Steve>     You know, oddly enough this isn't something I demand of my
Steve> editors.  With things like screen, konsole, multiple rxvts or
Steve> even plain old ALT-F1, ALT-F2 I get the exact same
Steve> functionality.  It's called learning how to use the tools given
Steve> instead of insisting on having everything bolted onto one large
Steve> bloatware application.

You know, it strikes me as odd that you are so quick to dismiss the
usefulness of something you have not tried in practice. I have tried
it, and I very much miss it when it's not there.

As for the whole 'bolted on' thing... being able to interact with
another process is useful for a wide range of things, as I'm sure any
purist vi user will agree. Also vi can run such processes, sending
input to them and doing something with the output. This particular
feature of Emacs' is simply having input to and output from the
process in the same buffer, and it's reused widely. I've already sung
the praise of its usefulness for interactive programming in Python and
similar languages, but I've also found it invaluable e.g. for
interacting with SQL databases (anyone who've used Oracle's sqlplus
can surely quickly be persuaded of this), where the output is
something that you'll often want to fiddle around with in your editor
anyway. Well, at least I do.

Now, if it's possible to run a Python process separately from vi which
you can send code snippets to anytime, then you can conveniently have
your small, separated tools and the functionality that Jacek and I are
so fond of at the same time.

> [Challenges]:
1. Write out the part of the post about editors between "Now, if it's" and "the same time.", inclusive.
2. According to the post about editors, why is the feature that runs a process in an Emacs buffer invaluable for interacting with SQL databases? Answer in one to three sentences.

> [Records supplied]:
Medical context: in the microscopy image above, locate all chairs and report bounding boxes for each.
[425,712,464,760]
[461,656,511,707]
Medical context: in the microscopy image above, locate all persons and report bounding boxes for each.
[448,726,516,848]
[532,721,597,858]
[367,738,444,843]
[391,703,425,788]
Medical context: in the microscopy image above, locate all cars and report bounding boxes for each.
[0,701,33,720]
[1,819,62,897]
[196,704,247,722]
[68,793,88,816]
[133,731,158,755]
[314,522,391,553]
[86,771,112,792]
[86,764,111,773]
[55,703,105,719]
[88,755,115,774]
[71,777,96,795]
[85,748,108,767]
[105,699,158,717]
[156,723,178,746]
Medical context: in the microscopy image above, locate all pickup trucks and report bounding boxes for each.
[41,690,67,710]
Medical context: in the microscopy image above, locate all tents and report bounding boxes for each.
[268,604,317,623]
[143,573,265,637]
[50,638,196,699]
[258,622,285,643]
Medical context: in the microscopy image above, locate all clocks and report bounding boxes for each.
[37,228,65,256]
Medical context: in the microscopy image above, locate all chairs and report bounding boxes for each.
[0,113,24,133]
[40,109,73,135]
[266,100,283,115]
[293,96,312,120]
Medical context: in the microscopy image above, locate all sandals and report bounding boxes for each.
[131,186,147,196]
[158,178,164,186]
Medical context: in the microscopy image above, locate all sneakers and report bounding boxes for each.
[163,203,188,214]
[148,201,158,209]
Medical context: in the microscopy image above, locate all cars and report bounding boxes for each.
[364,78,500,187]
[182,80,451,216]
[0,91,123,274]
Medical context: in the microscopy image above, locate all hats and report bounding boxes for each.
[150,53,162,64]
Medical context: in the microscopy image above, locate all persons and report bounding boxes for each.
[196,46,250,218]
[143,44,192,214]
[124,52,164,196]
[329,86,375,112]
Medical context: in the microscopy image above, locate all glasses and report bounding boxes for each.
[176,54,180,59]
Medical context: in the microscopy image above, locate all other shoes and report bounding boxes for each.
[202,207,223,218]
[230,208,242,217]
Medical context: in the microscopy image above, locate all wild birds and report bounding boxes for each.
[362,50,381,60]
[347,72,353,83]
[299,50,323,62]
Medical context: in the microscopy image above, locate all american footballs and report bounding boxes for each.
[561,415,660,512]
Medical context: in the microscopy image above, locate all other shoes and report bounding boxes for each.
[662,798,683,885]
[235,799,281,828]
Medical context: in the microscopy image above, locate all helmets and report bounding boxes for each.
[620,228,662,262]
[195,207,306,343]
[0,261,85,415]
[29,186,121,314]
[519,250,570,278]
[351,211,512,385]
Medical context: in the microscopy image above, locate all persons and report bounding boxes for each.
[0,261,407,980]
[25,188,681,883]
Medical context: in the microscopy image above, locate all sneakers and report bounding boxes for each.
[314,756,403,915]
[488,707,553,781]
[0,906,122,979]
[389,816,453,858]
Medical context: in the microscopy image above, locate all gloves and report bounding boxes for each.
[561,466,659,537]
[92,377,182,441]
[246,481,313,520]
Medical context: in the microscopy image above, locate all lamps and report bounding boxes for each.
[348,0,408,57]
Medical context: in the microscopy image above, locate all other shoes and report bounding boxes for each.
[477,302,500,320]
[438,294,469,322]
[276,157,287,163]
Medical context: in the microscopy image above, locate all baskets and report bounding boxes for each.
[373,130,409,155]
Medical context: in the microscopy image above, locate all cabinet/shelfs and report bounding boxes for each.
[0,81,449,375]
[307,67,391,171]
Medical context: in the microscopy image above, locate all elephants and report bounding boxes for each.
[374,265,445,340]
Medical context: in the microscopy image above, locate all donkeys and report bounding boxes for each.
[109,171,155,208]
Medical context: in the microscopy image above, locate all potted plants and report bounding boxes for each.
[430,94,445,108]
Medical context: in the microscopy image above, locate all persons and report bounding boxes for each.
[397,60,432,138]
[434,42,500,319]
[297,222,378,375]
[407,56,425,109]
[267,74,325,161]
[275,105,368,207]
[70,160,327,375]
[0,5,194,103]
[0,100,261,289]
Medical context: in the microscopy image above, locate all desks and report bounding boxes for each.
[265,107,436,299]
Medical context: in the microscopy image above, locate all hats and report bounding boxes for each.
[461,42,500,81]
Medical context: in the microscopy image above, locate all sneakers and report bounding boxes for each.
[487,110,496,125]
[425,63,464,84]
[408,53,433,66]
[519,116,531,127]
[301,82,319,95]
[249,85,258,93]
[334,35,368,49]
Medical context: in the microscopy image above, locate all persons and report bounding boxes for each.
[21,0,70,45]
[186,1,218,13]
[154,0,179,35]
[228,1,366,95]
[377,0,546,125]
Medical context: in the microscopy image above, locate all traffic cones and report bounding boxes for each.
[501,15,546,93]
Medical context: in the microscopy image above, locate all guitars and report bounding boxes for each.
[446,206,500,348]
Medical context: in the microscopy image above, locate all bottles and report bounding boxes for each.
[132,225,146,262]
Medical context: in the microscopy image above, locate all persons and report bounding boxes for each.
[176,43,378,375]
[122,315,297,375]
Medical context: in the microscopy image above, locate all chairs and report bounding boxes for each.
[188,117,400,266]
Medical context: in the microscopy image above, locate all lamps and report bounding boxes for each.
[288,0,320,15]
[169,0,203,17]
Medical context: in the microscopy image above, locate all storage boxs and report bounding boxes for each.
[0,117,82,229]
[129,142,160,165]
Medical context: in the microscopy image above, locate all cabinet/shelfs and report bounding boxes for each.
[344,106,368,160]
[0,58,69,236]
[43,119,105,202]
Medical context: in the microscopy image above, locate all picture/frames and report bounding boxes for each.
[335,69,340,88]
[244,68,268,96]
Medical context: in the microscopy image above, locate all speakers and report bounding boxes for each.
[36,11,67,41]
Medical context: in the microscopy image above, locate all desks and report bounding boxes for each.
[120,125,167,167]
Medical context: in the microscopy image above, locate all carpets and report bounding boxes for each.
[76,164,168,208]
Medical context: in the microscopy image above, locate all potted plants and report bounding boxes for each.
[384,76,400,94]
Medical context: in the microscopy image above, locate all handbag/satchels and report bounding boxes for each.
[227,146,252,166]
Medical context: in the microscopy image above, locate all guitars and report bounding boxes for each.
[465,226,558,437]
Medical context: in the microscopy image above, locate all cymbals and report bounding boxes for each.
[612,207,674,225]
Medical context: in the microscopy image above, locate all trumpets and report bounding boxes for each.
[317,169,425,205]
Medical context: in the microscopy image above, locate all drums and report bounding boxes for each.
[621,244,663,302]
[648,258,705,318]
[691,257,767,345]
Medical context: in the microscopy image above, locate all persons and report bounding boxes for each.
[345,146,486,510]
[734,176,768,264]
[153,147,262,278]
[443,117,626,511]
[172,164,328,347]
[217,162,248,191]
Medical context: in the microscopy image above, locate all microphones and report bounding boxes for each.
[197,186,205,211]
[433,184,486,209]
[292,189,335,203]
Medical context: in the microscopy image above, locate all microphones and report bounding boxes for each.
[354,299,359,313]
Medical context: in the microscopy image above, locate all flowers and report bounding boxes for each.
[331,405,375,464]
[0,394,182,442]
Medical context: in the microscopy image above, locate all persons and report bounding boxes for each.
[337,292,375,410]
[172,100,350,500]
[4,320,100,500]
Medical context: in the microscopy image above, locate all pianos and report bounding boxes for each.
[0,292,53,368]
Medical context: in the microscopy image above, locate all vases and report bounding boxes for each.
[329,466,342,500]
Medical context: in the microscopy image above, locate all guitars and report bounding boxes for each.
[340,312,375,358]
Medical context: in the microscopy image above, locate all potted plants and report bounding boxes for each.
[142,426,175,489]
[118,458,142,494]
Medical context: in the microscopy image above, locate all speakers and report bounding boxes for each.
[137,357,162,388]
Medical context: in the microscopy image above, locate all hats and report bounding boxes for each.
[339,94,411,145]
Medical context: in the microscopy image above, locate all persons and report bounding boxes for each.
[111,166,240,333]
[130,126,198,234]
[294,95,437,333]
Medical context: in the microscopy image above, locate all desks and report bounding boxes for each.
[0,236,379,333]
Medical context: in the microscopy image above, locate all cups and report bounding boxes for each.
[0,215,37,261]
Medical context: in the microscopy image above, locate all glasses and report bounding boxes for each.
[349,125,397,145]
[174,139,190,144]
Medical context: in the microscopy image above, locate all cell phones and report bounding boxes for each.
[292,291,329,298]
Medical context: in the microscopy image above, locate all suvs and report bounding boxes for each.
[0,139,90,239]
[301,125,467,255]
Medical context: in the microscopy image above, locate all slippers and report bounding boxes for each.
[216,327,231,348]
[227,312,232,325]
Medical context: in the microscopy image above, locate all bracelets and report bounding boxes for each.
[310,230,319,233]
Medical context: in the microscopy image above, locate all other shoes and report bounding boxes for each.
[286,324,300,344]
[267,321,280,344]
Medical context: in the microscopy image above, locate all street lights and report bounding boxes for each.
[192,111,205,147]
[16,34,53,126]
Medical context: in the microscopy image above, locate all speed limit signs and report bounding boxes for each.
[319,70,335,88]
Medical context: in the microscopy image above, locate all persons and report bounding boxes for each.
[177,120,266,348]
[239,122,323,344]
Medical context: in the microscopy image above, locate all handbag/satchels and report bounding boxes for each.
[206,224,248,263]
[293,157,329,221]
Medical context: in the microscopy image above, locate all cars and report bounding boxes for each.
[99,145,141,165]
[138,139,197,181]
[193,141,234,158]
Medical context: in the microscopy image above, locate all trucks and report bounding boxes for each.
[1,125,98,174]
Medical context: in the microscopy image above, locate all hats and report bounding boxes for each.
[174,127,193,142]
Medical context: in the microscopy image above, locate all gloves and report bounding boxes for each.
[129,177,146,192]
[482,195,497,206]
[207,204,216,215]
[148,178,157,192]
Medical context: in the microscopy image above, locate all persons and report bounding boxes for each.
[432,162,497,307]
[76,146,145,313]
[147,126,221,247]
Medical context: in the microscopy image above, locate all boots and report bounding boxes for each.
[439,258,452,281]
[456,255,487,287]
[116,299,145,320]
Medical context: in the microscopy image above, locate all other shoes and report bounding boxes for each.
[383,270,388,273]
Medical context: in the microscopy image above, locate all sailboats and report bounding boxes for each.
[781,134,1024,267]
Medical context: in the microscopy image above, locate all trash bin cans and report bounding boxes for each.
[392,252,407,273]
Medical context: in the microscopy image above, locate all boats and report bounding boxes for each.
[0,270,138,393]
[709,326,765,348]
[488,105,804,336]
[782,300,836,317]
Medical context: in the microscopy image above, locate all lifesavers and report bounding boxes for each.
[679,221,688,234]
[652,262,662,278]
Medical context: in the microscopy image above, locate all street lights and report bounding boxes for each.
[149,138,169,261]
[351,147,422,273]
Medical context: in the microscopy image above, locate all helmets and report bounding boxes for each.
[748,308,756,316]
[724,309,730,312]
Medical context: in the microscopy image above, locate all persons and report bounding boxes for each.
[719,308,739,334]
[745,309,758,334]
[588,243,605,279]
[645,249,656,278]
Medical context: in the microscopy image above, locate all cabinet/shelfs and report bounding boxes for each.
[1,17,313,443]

> [Worked answers]:
1.
Now, if it's possible to run a Python process separately from vi which
you can send code snippets to anytime, then you can conveniently have
your small, separated tools and the functionality that Jacek and I are
so fond of at the same time.

2. The feature keeps the process's input and output in the same buffer. With SQL databases, the output is something the writer often wants to fiddle around with in the editor anyway.